Every time we listen to Dalberto’s interpretations of romantic compositions of a lyrical or sentimental character, some of the universally classical qualities that may not be expected in pieces such as Oberman’s Leaf Valley or the Transcendental Landscape Etude become obvious. It could not be said that in their performance the approach of the pianist was objective, nor that he was distant in relation to the musical content, because his statement does not lack narrative. Alberto makes an impressive edge, his dynamic amplitude is huge, but still, there is a certain amount of moderation, or even better, harmonization of strong contrasts that especially accompany the piece Oberman Valley. Precisely because of that property, we could say that he is a representative of the French piano school.

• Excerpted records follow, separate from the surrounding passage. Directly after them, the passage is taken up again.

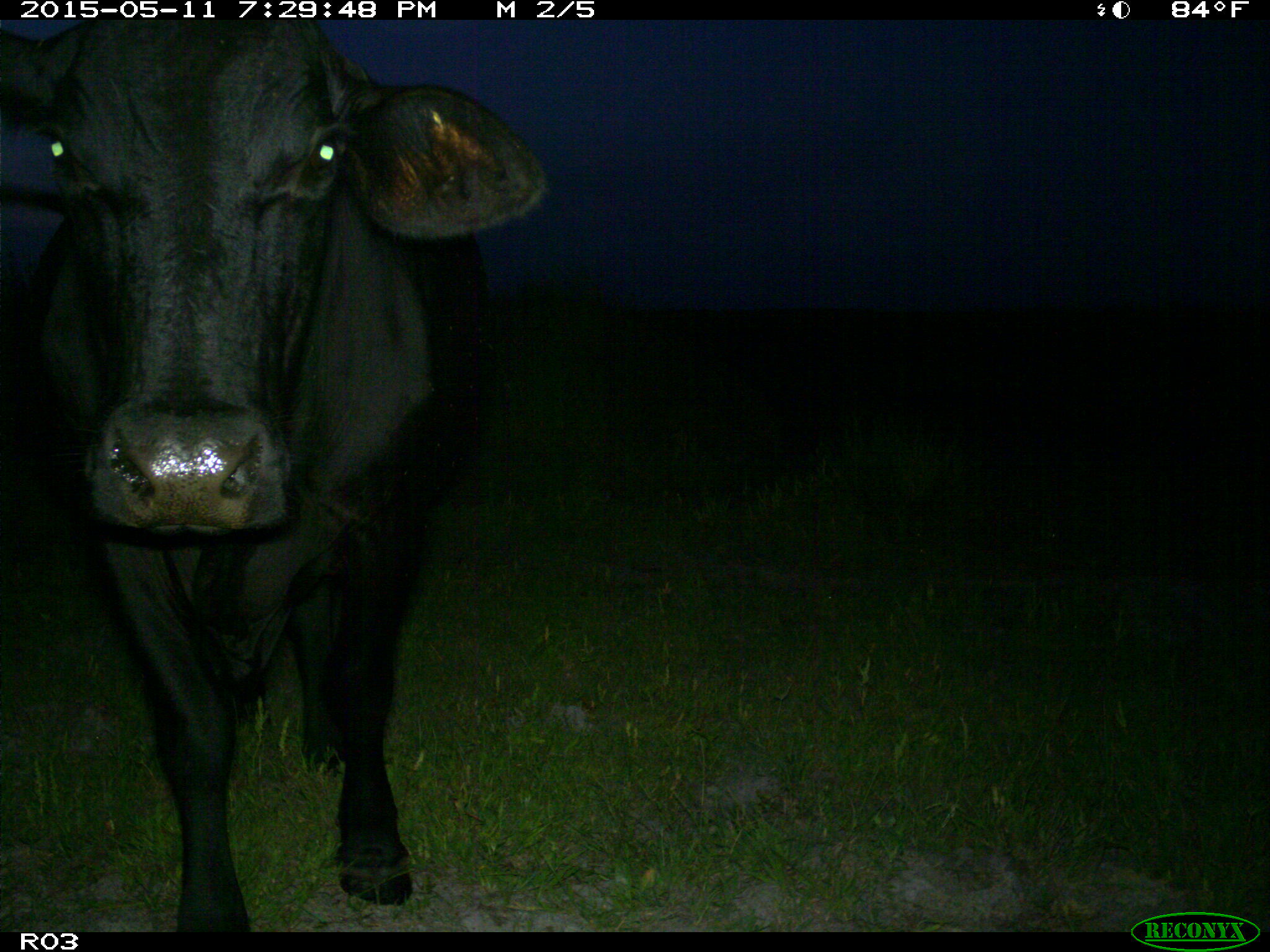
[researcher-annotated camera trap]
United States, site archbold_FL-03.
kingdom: Animalia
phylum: Chordata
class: Mammalia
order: Artiodactyla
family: Bovidae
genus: Bos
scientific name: Bos taurus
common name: domestic cow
Bos taurus (domestic cow).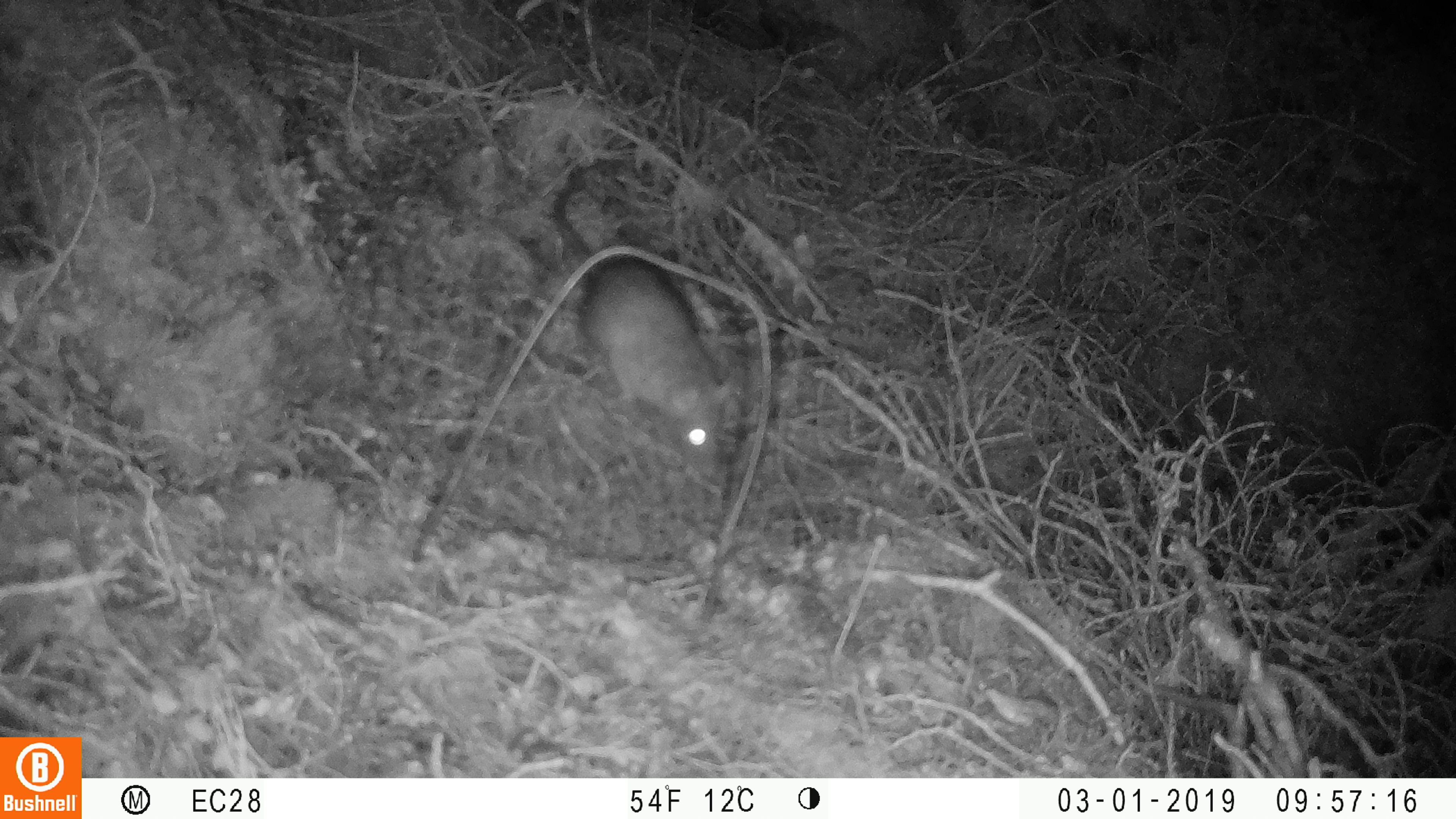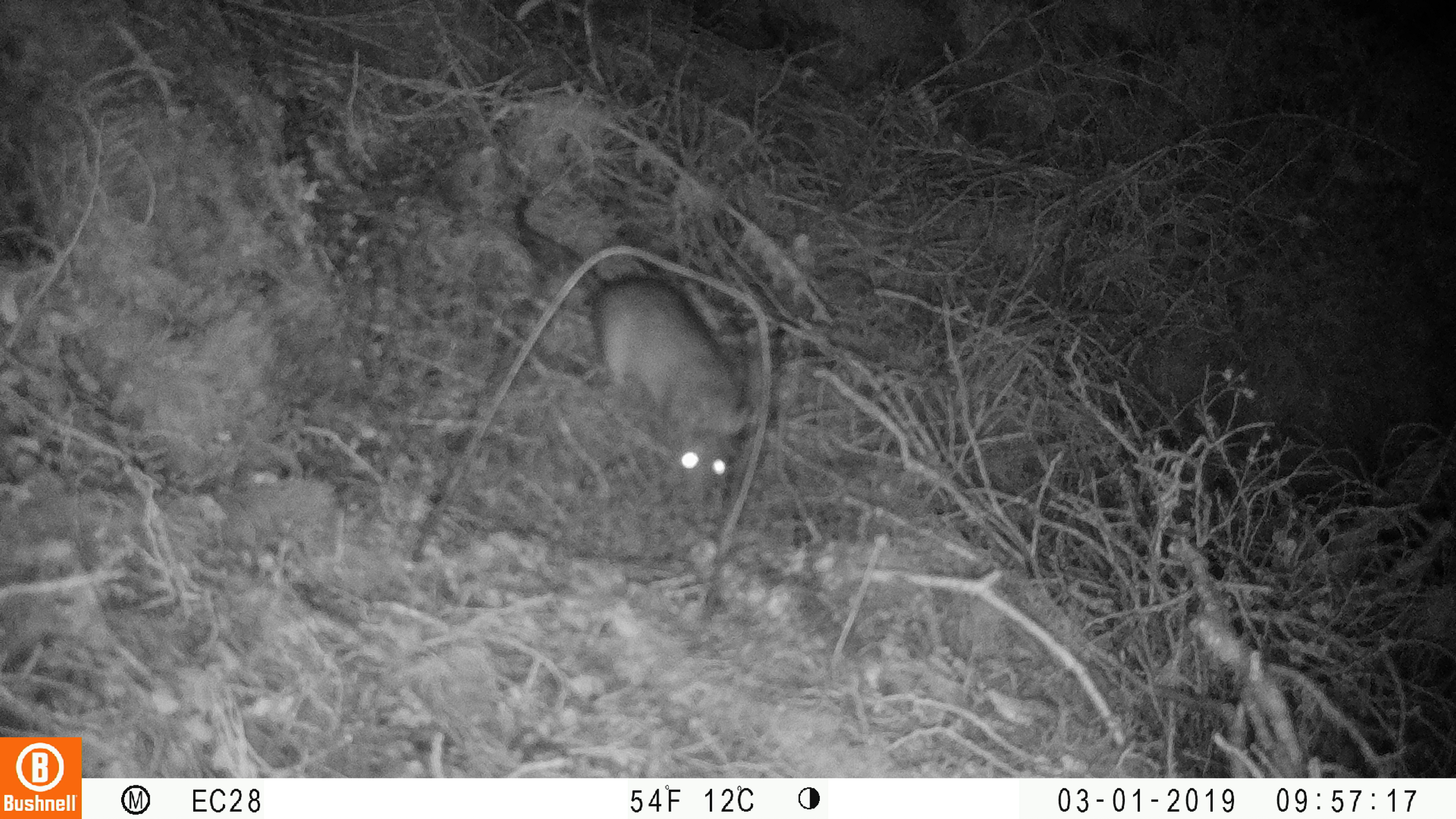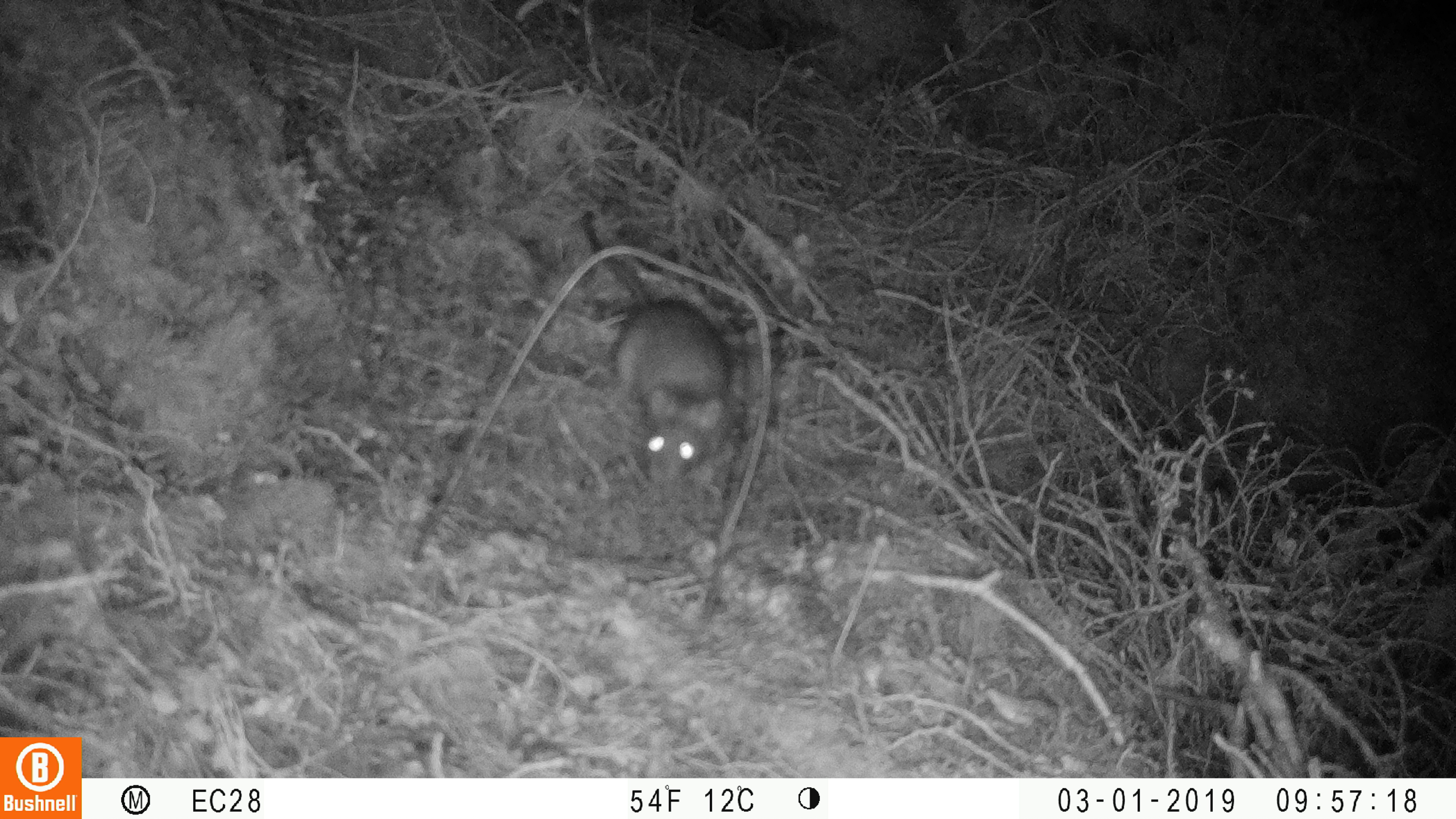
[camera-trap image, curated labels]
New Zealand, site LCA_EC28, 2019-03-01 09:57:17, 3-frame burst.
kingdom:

The same could be said for the performance of the cycle Fantastic Pieces by Robert Schumann. A series of eight piano pieces, it is performed with very clearly presented characters and an impressively clean sound image. In the context of interpreting Schumann’s music, this fact is unusually important, because pianists often know how to deceive dense fabrics built from the simultaneous movements of different sections that need to be put in good balance. The way in which Dalberto arranged these movements, speaks of the fact that it can be rightly said that he is, in fact, a specialist in performing Schumann’s music.
However, we could make the same statement regarding the performance of the music of Claude Debussy and Maurice Ravel. This pianist made a separate cycle from six of Debussy’s preludes from both volumes, Fog, Wind in the Mountain, Dead Leaves, Anacapri Hill, Steps in the Snow and What the West Wind Saw. It is characteristic that in the preludes in which the movement of fast passages occurs, Dalberto almost released their overflowing properties of the physical, as if they were initiated independently of the performer’s body. Particularly impressive were the moments in which the melodies were drawn through the movement of a kind of arabesques, while the mixing of colors was strictly controlled by the right pedal. At no point did the pianist allow the various coloristic sections to merge into one, common sound, but were all the time recognized as independent entities. On the other hand, slow-paced melancholic preludes were meditations in which the utterance was built through the thoughtful construction of melodic-harmonic movements that received their full meaning in the final, long and resounding chords. The same could be said for the piece Sad Bird from the cycle Mirrors by Maurice Ravel, while the famous toy Alborada del graciozo was the missing character that was bypassed in the performance of Debussy’s preludes.
Michel Dalberto’s concert was diverse in the sense that this artist tried his hand at all kinds of characters and styles for which he is known as a top performer. The lyrics, meditations and dances of early romanticism and impressionism and the strong leaf edge are all performed in a lively and striking way and, most importantly, with high aesthetic standards.